For the comic book, fantasy, and sci-fi crowd, from a former Looking Glass studios guy. The website is fun.

He is the author of the novel Soon I Will Be Invincible (Pantheon, 2007). The novel is a homage to comic books, featuring a mad genius supervillain, Doctor Impossible, who suffers from “Malign Hypercognition Disorder” (“evil genius” syndrome). Impossible battles a team of superheroes, including an ultra-strong and self-conscious cyborg called Fatale. Instead of focusing on just action, Grossman also looks at the awkward loneliness suffered by heroes and villains who don’t fit into human society – and whose super-powered bodies are often their greatest sources of suffering.

It’s completely hilarious. Here’s an excerpt.

This morning on planet Earth, there are one thousand, six hundred, and eighty-six enhanced, gifted, or otherwise-superpowered persons. Of these, one hundred and twenty-six are civilians leading normal lives. Thirty-eight are kept in research facilities funded by the Department of Defense, or foreign equivalents. Two hundred and twenty- six are aquatic, confined to the oceans. Twenty-nine are strictly localized—powerful trees and genii loci, the Great Sphinx, and the Pyramid of Giza. Twenty-five are microscopic (including the Infinitesimal Seven). Three are dogs; four are cats; one is a bird. Six are made of gas. One is a mobile electrical effect, more of a weather pattern than a person. Seventy-seven are alien visitors. Thirty-eight are missing. Forty-one are off-continuity, permanent émigrés to Earth’s alternate realities and branching timestreams.

Six hundred and seventy-eight use their powers to fight crime, while four hundred and forty-one use their powers to commit them. Forty-four are currently confined in Special Containment Facilities for enhanced criminals. Of these last, it is interesting to note that an unusually high proportion have IQs of 300 or more—eighteen to be exact. Including me.

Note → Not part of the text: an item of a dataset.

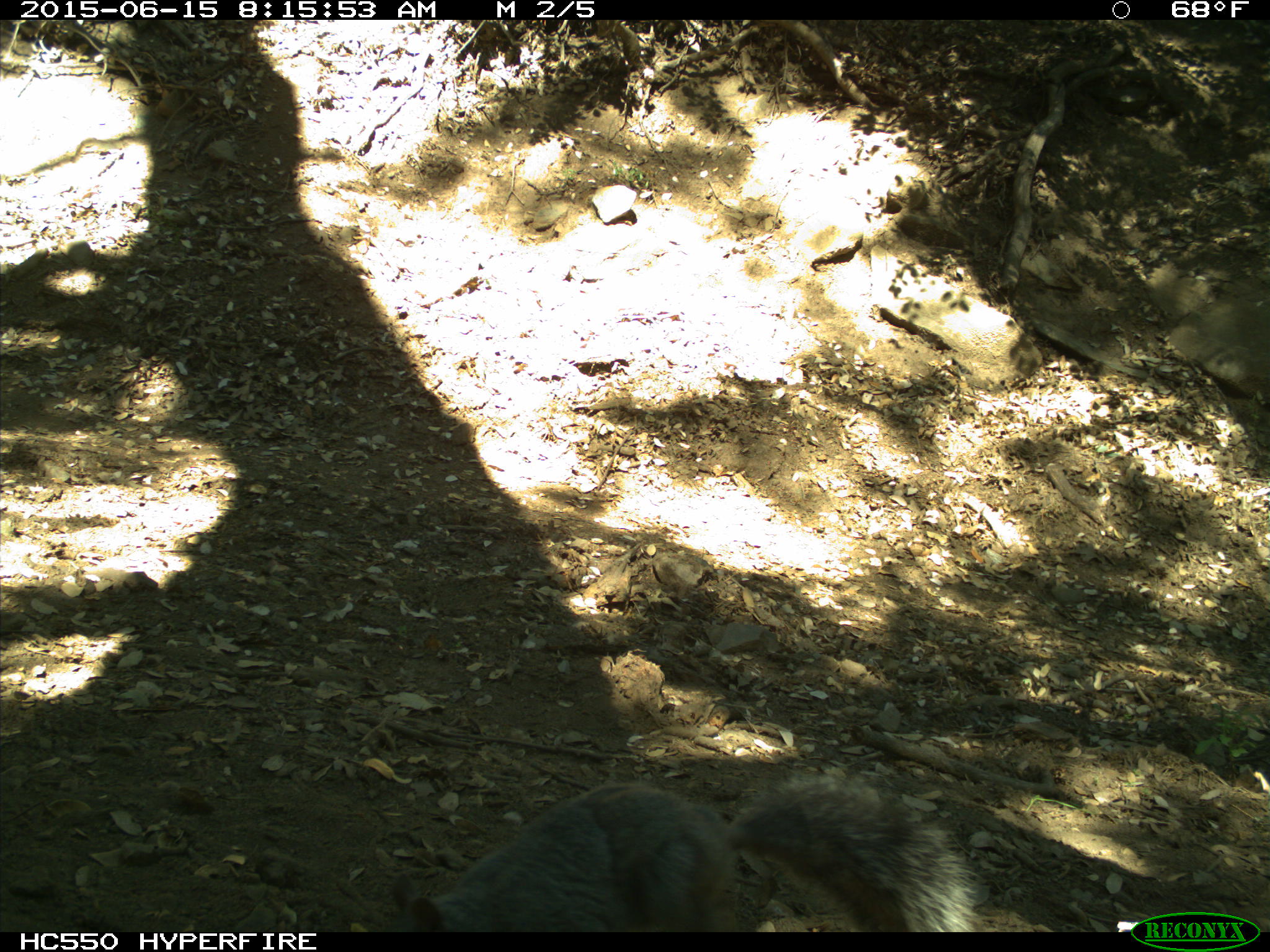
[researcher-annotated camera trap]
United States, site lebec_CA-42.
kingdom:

I don’t know why it makes you evil. It’s just what you find at the extreme right edge of the bell curve, the one you’d get if six billion minds took an intelligence test and you looked at the dozen highest scores. Picture yourself on that graph, sliding rightward and downslope toward the very brightest, down that gradually gentler hill, out over the top million, the top ten thousand—all far smarter than anyone most people ever meet—out to the top thousand—and now things are getting sparser—the last hundred, and it’s not a slope at all now, just a dot every once in a while. Go out to the last few grains of sand, the smartest of the smartest of the smartest, times a thousand. It makes sense that people would be a little odd out here. But you really have to wonder why we all end up in jail.

I bought this three or four months ago in hardback. Worth every penny.

It’s on my Amazon.com wishlist. Somebody buy it for me for Christmas!

The Amazon comments make me a little wary, but otherwise it looks like fun.

I have it. Just haven’t read it yet.